Volkswagen‘s plan to triple its U.S. sales by 2018 and return to profitability after 8 consecutive years of losses may need to be revised suggests a new report by Automotive News. VW’s already lofty goals may now have become further out of reach with the recent news that the head of U.S. operations, Stefan Jacoby, has left the automaker to take the helm of Volvo.
Today Volkswagen CEO Dr. Martin Wintercon will announce detailed plans on how he still intents to achieve his goals, although we’re not expected to learn much, if anything, new, as the German automaker’s plans are already in motion.

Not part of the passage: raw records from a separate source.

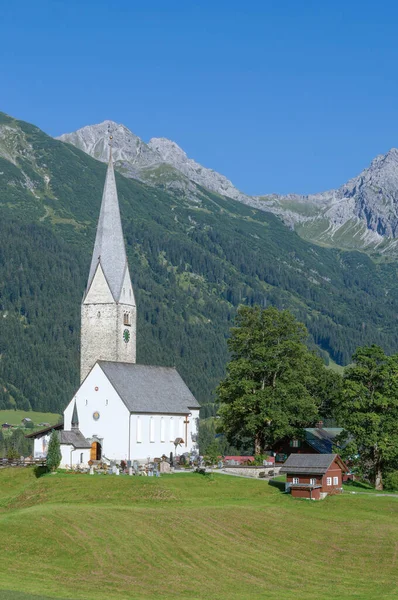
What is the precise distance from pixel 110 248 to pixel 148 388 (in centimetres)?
2092

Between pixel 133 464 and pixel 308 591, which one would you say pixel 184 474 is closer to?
pixel 133 464

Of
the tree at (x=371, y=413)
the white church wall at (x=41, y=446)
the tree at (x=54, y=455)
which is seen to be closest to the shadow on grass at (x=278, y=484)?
the tree at (x=371, y=413)

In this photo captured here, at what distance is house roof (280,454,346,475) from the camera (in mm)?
79375

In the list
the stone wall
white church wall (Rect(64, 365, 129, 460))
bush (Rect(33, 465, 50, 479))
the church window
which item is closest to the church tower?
white church wall (Rect(64, 365, 129, 460))

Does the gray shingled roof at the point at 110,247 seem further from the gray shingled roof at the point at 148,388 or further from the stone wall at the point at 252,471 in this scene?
the stone wall at the point at 252,471

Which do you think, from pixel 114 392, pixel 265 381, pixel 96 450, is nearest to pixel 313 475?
pixel 265 381

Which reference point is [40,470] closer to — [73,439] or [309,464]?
[73,439]

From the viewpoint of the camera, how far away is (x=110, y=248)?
114 m

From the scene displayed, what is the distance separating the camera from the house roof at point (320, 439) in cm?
10088

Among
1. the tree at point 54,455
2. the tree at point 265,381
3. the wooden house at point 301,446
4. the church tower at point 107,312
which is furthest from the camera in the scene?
the church tower at point 107,312

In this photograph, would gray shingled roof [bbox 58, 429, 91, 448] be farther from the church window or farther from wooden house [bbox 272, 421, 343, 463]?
wooden house [bbox 272, 421, 343, 463]

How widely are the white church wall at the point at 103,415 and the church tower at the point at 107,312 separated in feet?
36.4

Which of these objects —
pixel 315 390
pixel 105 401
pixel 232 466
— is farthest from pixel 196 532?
pixel 315 390

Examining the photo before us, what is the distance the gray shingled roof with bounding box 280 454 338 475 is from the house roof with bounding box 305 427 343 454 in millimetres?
16498
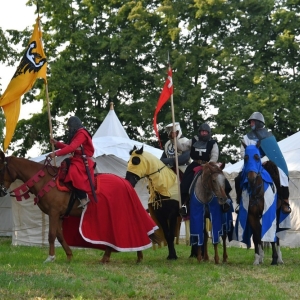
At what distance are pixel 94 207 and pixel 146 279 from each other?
8.19 feet

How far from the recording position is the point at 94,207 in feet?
43.1

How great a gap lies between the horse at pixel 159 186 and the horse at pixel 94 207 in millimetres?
344

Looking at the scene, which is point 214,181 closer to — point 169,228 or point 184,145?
point 169,228

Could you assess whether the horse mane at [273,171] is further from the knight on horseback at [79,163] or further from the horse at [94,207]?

With the launch of the new 2011 Jetta, VW announced pricing that is more in line with competitors, ending its premium pricing in the U.S. According to VW’s interim chief, Mark Barnes, the automaker expects big results from the new Jetta. “The new Jetta will be a very nice volume product for us,” said Barnes. “The goal is to bring the masses to Volkswagen who currently believe they cannot afford a Volkswagen.”

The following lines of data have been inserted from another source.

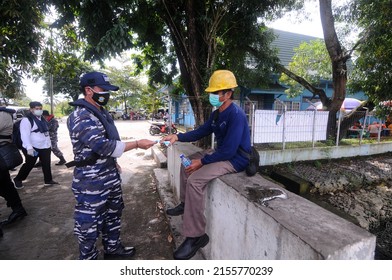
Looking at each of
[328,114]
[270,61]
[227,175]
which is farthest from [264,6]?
[227,175]

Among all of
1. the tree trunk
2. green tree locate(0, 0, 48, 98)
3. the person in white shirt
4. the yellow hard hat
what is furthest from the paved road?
the tree trunk

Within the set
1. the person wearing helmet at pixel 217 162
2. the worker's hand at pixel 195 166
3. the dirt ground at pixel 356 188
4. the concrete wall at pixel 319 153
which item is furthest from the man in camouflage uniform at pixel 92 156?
the concrete wall at pixel 319 153

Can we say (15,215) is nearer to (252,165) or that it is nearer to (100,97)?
(100,97)

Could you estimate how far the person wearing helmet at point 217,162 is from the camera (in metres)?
2.11

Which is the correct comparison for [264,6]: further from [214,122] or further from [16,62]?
[16,62]

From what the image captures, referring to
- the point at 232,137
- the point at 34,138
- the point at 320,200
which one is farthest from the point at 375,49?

To follow the Jetta will come an all-new mid-size sedan, replacing the current Passat and VW has high hopes for this car as well. Critics aren’t as optimistic. Anil Valsan, director of automotive research at Frost & Sullivan in London, commented to AutoNews that, “I doubt that the new sedan by itself will suffice to propel their U.S. business.”

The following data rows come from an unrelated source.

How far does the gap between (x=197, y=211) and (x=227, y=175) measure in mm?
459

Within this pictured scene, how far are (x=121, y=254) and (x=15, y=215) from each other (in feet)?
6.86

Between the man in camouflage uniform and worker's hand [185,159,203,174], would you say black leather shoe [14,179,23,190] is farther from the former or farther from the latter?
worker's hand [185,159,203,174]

Still, Barnes says the company is on target to reach its sales goals and return to profitability by 2012 or 2013. Helping to do this is the fact that the U.S.-spec Jetta is less sophisticated (and therefore less expensive to build) than the European model. As well, the upcoming Passat-replacement will be built in the U.S. in a bid to save on production costs.
It would seem that for VW to succeed it will need added products in the U.S. marketplace. However, it’s still not clear if VW’s U.S. plan will include a version of the new Polo in the growing sub-compact segment.